Lista Pet é o apelido dado à lista de animais silvestres nativos que poderiam ser criados como animais de estimação. A referida lista foi proposta pela Resolução Conama nº 394/2007 e estabelece os critérios a serem considerados para a determinação das espécies da fauna silvestre brasileira cuja criação e comercialização poderia ser permitida como animais de estimação. A resolução determinava que o IBAMA deveria elaborar a tal lista. Apesar de tal lista ter sido proposta, acabou não sendo editada e hoje encontra-se em discussão no Ministério do Meio Ambiente com representantes do IBAMA e dos órgãos estaduais de meio ambiente.

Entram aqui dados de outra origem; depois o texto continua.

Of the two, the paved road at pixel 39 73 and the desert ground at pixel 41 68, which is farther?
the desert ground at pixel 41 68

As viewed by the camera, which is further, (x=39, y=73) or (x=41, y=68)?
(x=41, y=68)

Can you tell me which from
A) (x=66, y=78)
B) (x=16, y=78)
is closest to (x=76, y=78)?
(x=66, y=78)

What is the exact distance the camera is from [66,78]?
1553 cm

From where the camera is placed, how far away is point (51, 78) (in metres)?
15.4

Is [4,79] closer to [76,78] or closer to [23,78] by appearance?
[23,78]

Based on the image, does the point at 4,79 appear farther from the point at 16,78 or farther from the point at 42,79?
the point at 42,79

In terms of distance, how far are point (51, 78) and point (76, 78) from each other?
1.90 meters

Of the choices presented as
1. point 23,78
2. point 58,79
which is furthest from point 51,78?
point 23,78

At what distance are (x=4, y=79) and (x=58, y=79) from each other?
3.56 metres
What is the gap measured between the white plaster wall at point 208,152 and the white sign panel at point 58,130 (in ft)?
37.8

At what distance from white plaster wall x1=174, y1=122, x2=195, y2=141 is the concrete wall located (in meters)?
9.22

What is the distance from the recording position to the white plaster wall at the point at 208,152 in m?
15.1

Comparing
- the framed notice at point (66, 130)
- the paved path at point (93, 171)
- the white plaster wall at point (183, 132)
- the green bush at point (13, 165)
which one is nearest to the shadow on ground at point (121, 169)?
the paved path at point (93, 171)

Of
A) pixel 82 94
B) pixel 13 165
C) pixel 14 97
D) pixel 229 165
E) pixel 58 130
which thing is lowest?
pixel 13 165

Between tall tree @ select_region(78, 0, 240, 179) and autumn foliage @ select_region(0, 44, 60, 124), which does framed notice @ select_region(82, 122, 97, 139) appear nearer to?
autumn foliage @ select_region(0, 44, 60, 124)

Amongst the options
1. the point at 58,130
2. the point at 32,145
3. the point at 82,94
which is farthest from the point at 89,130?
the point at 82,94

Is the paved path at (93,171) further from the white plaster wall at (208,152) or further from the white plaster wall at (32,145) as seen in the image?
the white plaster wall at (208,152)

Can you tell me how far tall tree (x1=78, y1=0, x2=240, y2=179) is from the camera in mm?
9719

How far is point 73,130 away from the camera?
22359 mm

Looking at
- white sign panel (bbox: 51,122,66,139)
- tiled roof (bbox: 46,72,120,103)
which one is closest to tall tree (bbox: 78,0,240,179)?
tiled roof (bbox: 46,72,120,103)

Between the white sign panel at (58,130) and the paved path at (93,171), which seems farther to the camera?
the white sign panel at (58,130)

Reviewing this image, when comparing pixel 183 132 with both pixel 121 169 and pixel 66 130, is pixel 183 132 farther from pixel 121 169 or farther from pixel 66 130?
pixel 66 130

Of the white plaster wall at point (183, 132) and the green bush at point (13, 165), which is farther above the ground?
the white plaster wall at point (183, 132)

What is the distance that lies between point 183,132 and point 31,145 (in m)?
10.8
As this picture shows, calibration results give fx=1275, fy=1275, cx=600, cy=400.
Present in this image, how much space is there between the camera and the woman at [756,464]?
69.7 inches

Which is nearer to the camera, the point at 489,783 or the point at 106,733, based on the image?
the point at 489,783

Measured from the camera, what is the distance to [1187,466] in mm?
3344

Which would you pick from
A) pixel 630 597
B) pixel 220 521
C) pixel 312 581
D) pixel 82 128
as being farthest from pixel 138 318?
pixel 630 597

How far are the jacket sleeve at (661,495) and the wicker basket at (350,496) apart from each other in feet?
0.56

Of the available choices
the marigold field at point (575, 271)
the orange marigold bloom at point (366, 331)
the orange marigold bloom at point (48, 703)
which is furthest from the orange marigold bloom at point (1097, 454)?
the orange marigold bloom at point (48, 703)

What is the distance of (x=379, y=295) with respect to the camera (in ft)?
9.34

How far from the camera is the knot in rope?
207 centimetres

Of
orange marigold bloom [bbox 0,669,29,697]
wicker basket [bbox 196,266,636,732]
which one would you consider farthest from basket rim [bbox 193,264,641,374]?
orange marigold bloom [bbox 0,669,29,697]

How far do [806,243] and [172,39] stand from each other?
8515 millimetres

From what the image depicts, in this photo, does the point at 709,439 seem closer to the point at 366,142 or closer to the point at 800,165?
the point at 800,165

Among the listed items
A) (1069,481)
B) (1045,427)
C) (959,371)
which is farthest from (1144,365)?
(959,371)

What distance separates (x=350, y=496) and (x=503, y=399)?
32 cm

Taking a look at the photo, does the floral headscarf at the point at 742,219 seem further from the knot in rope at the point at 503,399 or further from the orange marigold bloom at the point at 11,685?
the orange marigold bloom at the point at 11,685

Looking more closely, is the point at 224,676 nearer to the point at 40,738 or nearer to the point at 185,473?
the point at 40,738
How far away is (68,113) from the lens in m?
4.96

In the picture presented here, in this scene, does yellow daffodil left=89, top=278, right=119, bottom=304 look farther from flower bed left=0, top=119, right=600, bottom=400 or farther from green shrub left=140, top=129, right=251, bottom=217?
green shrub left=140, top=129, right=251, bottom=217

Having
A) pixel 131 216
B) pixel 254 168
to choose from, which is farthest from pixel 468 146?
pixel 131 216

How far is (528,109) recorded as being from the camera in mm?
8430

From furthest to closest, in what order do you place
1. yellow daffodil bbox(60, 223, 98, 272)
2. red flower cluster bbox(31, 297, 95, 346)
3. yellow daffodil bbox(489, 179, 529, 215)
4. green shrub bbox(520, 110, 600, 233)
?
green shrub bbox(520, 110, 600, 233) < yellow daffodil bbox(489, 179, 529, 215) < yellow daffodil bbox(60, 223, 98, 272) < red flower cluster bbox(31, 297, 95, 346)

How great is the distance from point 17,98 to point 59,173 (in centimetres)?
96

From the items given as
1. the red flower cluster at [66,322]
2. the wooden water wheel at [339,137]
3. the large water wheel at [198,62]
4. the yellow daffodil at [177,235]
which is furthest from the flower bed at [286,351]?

Sem discutirmos a formatação de uma Lista Pet, associado à passagem da gestão de fauna para os órgãos estaduais de Meio Ambiente – OEMA em 2011, corremos o risco de enfrentarmos 27 autorizações distintas a depender do estado ou do Distrito Federal. Também corremos o risco de que um técnico autorizado libere para domesticação, como animal de estimação, uma espécie tão absurda como, por exemplo, um jacaré-açu. Não nos esqueçamos que hoje já existem criadouros autorizados e que vendem animais silvestres no Brasil.
Assim, a discussão de uma Lista Pet deve ser cogitada até que tramite o PL nº 4.705/2020 em sua plenitude. Mas esta precisa ser obrigatoriamente elaborada com base em critérios técnicos e sem a interferência de interesses políticos ou econômicos advindos dos próprios criadores – afinal, a Lista Pet é uma norma ambiental, não comercial. Dentre os critérios propostos pela resolução Conama nº 394/2007, podemos agrupá-los em segurança contra acidentes causados pelos animais, segurança contra abandono ou fuga e o subsequente risco iminente para ecossistemas, segurança contra zoonoses e segurança à manutenção do bem-estar dos animais. Preocupa muito, contudo, que na atual discussão desses critérios o tópico bem-estar dos animais tenha sido suprimida. Um absurdo! Ao suprimir o critério do bem-estar dessa discussão, uma espécie poderá ser incluída na Lista Pet sem que haja real possibilidade de serem implementadas as condições mínimas para sua manutenção em cativeiro - por exemplo, a manutenção de um papagaio mantido em gaiola onde este não possa voar.
A Lista Pet aparenta legitimar a exploração comercial de espécies silvestres, contudo, é importante reconhecer que esta legitimação já existe em virtude da Lei nº 5.197/67. Assim, a Lista Pet, se elaborada com base em critérios técnicos, limitará quantitativamente as espécies que poderão ser exploradas e, principalmente, se forem adotados critérios de bem-estar animal, poderemos garantir a estes animais o mínimo de condições para que estes vivam em cativeiro. Friso que a abolição do cativeiro e da criação comercial desses animais não deixa de ser a meta perseguida. Nesse interim, não podemos abandonar a luta por melhores condições daqueles que, infelizmente, já estão enjaulados à revelia.